Path: utzoo!utgpu!news-server.csri.toronto.edu!rpi!think.com!zaphod.mps.ohio-state.edu!wuarchive!udel!haven.umd.edu!uvaarpa!murdoch!hemlock!clc5q
From: clc5q@hemlock.cs.Virginia.EDU (Clark L. Coleman)
Newsgroups: comp.arch
Subject: Re: new instructions
Message-ID: <1991May23.210519.23443@murdoch.acc.Virginia.EDU>
Date: 23 May 91 21:05:19 GMT
References: <9105200213.AA05095@ucbvax.Berkeley.EDU> <1991May21.191034.25980@murdoch.acc.Virginia.EDU> <25874@as0c.sei.cmu.edu>
Sender: usenet@murdoch.acc.Virginia.EDU
Organization: University of Virginia Computer Science Department
Lines: 92

In article <25874@as0c.sei.cmu.edu> firth@sei.cmu.edu (Robert Firth) writes:
>In article <1991May21.191034.25980@murdoch.acc.Virginia.EDU> clc5q@hemlock.cs.Virginia.EDU (Clark L. Coleman) writes:
>
>>Given the C source code statement:
>
>>	z = x % y;   /* z gets the remainder of x divided by y */
>
>>... we generate
>>the 3-instruction sequence:
>>
>>	movl	r6,r1		/* Transfer quotient to r1 */
>>	clrl	r0		/* Zero out upper word to form 64-bit r0/r1
>>				   register pair quotient */
>>	ediv	r7,r0,r2,r11	/* Divide r0-r1 pair by r7; throw away quotient
>>				   into r2 and keep remainder in r11 */
>
>I hope not.  From the previous code fragment, it is clear you are
>expecting the remainder from SIGNED division.  If you want the same
>answer as before, the code must be
>
>	MOVL R6,R1		; construct the sign-extended 64-bit ...
>	ASHQ #-32,R0,R0		; dividend in the register pair <R0,R1>
>	EDIV ... as before
>

Thanks for pointing out my error. I looked into the VAX Architecture Handbook
and it seems that you are trying to get "ASHL  #-32,R1,R0" in your second
statement. "ASHQ #-32,R0,R0" takes a heck of a long time and gives the wrong
answer. "ASHL #-32,R1,R0" takes the sign bit of R1 and fills R0 with it.
Unfortunately, this seems to be the best way to sign extend on the VAX.
(The coercion instructions don't include CVTLQ == coerce longword to quadword,
so the apparently slower pseudo-shift is the best we can do.)

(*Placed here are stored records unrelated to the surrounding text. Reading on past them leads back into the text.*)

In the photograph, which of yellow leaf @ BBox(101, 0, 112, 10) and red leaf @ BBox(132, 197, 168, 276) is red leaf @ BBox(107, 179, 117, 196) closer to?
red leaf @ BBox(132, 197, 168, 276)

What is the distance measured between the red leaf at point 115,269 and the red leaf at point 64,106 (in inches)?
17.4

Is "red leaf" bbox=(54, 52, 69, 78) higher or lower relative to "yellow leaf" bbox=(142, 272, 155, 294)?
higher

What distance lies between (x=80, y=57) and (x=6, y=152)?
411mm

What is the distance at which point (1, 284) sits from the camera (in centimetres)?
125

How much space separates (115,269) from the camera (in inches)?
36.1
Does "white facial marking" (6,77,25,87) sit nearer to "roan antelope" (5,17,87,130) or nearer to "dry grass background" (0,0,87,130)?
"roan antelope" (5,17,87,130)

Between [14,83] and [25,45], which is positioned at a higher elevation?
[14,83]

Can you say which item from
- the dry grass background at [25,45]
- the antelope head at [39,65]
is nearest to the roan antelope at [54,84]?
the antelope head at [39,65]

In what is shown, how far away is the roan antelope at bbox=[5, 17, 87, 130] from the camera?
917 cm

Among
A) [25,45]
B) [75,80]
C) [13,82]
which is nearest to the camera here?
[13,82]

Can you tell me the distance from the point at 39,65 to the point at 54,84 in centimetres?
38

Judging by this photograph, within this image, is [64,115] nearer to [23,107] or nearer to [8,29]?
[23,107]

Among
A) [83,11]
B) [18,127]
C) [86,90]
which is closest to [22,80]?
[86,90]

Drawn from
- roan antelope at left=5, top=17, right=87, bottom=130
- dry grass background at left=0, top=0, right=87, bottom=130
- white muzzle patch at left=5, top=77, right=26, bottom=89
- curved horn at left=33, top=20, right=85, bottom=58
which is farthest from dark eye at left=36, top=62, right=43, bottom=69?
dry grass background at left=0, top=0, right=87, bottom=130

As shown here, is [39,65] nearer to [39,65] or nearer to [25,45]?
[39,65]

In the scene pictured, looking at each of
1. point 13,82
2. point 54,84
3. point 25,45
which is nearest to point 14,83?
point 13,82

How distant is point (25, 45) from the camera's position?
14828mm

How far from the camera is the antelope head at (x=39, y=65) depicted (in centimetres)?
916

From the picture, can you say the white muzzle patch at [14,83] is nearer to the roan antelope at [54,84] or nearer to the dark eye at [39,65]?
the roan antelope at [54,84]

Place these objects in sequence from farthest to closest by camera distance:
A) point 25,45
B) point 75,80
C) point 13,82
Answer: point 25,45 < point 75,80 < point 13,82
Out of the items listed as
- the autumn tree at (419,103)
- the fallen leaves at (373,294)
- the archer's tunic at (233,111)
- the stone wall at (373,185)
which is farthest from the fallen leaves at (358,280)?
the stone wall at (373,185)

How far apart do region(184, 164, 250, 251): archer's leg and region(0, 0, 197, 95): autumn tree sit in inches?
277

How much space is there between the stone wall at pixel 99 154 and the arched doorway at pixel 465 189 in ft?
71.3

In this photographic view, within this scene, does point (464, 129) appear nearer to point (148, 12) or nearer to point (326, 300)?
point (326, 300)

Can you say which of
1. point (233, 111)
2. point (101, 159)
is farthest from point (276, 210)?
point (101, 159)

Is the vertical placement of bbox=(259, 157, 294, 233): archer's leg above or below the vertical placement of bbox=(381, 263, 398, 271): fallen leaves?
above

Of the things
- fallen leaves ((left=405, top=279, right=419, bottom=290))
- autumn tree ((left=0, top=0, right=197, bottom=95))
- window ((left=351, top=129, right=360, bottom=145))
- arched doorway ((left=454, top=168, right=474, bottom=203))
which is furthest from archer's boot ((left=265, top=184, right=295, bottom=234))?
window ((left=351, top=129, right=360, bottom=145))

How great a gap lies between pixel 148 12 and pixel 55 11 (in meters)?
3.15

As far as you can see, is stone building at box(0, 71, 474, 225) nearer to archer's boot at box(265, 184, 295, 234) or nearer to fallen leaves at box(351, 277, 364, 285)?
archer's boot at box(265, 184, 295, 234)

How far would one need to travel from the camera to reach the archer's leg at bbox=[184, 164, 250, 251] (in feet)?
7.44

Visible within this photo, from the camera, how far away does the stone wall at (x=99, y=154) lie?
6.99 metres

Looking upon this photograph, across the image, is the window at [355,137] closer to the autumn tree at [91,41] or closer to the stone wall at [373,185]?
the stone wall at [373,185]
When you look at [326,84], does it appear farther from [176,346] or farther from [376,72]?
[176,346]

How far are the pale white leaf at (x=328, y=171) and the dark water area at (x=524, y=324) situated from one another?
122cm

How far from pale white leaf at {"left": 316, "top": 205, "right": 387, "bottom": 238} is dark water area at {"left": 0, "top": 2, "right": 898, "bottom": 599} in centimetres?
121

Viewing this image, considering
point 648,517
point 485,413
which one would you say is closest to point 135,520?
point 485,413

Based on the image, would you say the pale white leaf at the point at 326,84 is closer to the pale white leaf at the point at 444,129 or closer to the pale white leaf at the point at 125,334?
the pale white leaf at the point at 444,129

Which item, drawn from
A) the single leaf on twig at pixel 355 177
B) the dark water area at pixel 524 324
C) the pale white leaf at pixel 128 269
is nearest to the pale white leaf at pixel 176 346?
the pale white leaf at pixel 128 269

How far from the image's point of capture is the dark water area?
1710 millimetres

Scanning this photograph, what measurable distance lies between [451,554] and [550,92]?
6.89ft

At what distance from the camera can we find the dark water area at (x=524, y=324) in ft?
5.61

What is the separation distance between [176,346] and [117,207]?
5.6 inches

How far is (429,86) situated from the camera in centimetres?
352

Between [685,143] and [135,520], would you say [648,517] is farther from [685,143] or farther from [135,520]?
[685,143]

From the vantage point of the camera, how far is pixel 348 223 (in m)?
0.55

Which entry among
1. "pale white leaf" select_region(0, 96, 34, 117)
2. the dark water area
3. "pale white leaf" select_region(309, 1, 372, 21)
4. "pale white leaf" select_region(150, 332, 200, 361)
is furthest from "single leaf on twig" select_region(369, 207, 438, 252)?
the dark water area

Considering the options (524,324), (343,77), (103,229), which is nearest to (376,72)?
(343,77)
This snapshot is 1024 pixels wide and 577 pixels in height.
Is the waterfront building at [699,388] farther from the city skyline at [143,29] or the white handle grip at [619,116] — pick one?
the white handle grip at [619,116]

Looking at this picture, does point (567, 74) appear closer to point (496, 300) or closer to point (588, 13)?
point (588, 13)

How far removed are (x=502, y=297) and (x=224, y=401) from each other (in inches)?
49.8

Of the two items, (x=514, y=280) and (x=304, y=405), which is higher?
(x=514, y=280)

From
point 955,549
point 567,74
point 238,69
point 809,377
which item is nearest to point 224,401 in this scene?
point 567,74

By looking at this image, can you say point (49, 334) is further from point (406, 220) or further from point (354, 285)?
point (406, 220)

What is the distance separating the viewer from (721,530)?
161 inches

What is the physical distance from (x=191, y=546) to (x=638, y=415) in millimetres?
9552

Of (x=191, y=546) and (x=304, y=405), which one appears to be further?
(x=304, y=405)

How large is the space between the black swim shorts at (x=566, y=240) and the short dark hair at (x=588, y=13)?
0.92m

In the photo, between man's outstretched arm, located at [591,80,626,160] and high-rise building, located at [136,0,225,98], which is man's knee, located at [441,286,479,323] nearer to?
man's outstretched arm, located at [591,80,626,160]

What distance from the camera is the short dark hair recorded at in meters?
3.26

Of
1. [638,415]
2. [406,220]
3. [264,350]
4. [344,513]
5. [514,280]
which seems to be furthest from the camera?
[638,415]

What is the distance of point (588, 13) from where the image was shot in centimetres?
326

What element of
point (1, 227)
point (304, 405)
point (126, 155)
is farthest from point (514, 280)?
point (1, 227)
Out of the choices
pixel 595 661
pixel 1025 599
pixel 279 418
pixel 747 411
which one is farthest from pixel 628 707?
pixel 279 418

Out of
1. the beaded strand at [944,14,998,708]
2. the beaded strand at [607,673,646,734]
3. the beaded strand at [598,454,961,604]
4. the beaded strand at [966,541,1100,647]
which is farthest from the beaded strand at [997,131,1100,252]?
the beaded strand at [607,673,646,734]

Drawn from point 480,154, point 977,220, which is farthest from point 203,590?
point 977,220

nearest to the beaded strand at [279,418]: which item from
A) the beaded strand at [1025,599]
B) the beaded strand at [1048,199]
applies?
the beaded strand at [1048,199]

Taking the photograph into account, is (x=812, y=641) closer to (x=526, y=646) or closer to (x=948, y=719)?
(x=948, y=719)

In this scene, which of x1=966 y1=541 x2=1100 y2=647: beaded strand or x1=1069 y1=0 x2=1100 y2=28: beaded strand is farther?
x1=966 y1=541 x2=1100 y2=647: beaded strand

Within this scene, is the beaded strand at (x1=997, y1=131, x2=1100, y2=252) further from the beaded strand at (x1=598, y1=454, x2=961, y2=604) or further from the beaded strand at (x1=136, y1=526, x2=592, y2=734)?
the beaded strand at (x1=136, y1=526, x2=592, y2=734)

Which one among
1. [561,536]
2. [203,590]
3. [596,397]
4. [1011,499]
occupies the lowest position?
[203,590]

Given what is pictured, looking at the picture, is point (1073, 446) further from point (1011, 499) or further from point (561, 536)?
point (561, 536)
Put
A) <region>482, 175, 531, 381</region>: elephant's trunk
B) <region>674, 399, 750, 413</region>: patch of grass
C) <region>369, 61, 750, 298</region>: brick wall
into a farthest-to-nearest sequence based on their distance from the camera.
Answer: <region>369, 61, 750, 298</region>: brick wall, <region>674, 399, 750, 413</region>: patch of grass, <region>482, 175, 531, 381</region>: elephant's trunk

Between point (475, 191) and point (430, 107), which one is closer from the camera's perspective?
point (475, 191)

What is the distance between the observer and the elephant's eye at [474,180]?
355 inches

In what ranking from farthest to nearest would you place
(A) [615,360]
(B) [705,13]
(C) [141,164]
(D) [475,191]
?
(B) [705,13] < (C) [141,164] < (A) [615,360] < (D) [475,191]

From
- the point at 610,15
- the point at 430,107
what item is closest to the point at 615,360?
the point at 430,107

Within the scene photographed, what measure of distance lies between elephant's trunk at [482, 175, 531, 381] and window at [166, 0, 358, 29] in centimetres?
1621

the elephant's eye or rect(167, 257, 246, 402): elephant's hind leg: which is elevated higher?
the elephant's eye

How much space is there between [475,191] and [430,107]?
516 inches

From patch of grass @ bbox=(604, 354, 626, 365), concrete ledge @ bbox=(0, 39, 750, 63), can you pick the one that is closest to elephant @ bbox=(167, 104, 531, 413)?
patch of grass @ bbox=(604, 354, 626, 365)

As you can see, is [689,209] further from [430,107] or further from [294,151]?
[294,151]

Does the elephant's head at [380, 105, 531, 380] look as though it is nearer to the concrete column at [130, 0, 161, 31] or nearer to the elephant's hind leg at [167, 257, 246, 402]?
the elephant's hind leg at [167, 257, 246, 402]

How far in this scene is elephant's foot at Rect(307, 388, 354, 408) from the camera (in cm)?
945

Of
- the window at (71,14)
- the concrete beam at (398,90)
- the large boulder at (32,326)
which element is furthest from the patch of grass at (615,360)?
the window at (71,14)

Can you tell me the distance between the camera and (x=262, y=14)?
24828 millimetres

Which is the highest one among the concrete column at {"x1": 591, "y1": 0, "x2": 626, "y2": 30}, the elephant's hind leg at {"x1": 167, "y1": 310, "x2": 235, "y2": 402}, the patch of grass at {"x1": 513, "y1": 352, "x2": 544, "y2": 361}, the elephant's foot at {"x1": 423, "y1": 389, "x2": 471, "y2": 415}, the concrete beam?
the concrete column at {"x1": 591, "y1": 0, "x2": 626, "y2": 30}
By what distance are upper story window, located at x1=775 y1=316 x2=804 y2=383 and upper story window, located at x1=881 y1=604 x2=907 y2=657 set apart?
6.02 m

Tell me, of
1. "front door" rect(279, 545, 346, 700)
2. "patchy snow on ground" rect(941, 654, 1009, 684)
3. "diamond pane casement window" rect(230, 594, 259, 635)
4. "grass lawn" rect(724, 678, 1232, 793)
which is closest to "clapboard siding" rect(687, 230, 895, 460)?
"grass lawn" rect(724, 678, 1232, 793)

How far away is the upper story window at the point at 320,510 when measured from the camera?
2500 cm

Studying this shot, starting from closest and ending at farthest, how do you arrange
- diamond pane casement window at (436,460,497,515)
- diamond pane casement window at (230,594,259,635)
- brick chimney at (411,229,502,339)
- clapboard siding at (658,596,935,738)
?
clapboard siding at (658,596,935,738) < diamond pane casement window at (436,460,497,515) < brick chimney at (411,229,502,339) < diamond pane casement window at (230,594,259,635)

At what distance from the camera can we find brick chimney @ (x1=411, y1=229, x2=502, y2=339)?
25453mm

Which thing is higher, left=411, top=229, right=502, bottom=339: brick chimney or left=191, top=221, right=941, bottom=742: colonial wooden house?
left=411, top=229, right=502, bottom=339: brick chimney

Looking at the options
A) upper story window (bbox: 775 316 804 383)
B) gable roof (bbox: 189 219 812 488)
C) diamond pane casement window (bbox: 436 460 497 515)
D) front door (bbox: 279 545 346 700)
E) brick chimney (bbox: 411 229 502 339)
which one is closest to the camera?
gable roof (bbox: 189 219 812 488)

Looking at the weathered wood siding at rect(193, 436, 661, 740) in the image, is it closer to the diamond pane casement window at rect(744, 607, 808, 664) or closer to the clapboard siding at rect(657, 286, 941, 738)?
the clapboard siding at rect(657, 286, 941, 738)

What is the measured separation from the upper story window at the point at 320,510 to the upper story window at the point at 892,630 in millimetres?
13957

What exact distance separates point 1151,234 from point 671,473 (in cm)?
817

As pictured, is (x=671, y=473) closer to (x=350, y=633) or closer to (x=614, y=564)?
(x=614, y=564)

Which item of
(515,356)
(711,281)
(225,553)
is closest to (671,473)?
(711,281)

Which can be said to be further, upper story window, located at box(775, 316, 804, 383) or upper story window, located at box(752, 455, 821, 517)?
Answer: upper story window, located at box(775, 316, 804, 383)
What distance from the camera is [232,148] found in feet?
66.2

>You might like to time THAT sequence, and rethink your post.  Or you
>could take my word for it, that when you include the cost of having
>to reserve and target into an even-odd register pair, the EDIV is
>almost always slower.

Well, I timed the new sequence, and a little over half of my speedup 
disappeared, but it is still faster by more than 10% compared to what
"cc -O" does.

As for register allocation issues, that is a complex subject on the VAX.
Registers R6 through R11 are "allocable" general-purpose registers. When
translating most source code statements, you can consider R0 through R5
available. (BTW, Robert, this little tutorial is not directed at you, but
at those new to the VAX register set.) As long as you aren't doing weird
assembly language instructions like CRC or POLY or the string instructions,
R2 through R5 are not going to be trampled by anything. R0 and R1 are used
for the return value of a function, so usage of them has to be temporary
and not live across a function call.

Really good register allocation will use R0 through R11 as much as is legal.
Simpler and poorer register allocation will only use R6 through R11 except
when a single intermediate-code statement is translated into multiple
assembly language statements, and those statements need scratch registers
that will be dead upon conclusion of the single intermediate code operation.
Thus, my code above used R0 through R2 temporarily.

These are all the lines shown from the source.